◆ **Exercise description**:
All that should appear is the line containing "order: Artiodactyla" and the lines after it in the records below, each reproduced exactly.

================================

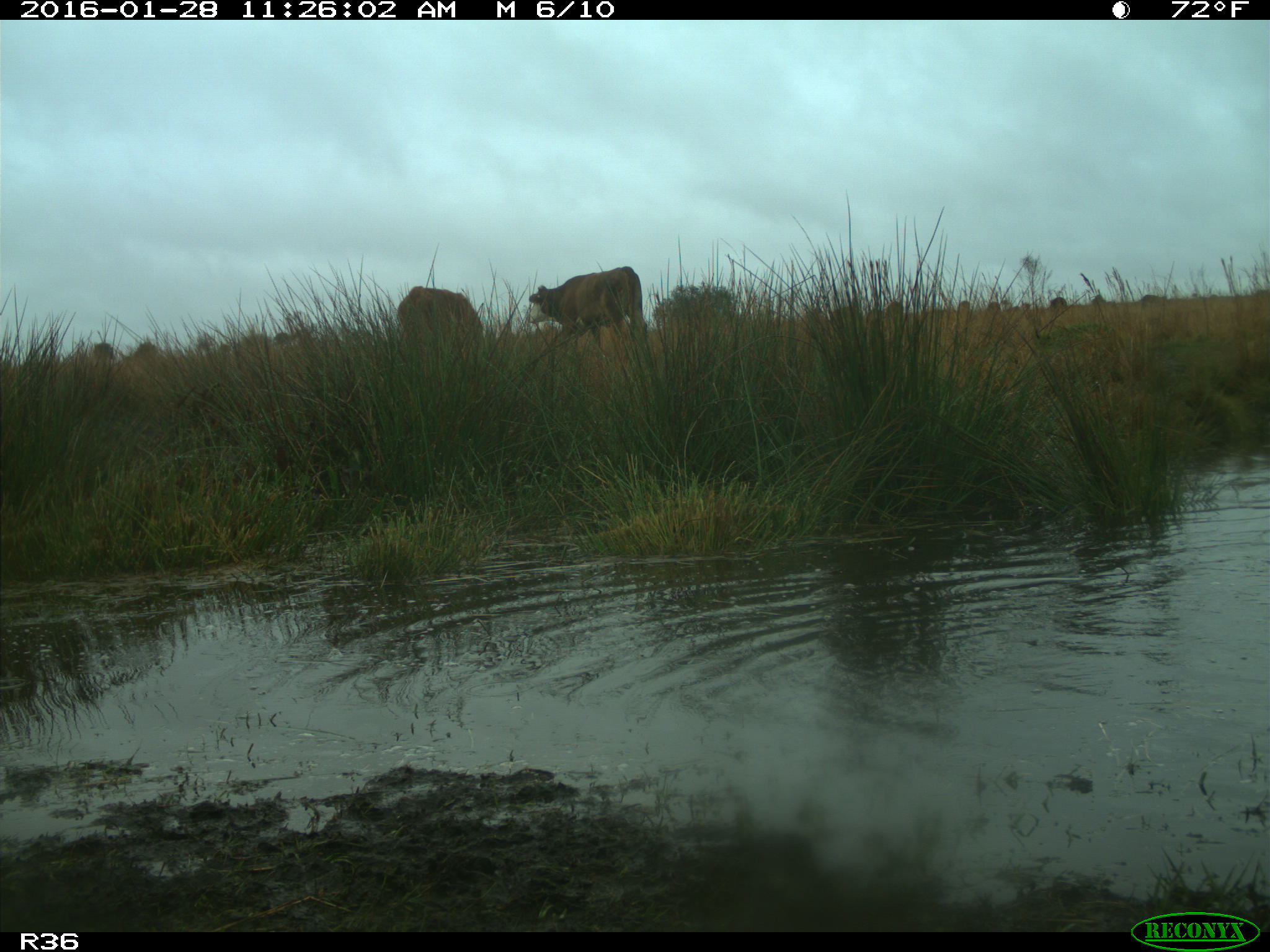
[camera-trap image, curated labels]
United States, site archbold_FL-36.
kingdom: Animalia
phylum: Chordata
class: Mammalia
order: Artiodactyla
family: Bovidae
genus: Bos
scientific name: Bos taurus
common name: domestic cow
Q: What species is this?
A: Bos taurus (domestic cow).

================================

◆ **Output of the exercise**:
order: Artiodactyla
family: Bovidae
genus: Bos
scientific name: Bos taurus
common name: domestic cow
Q: What species is this?
A: Bos taurus (domestic cow).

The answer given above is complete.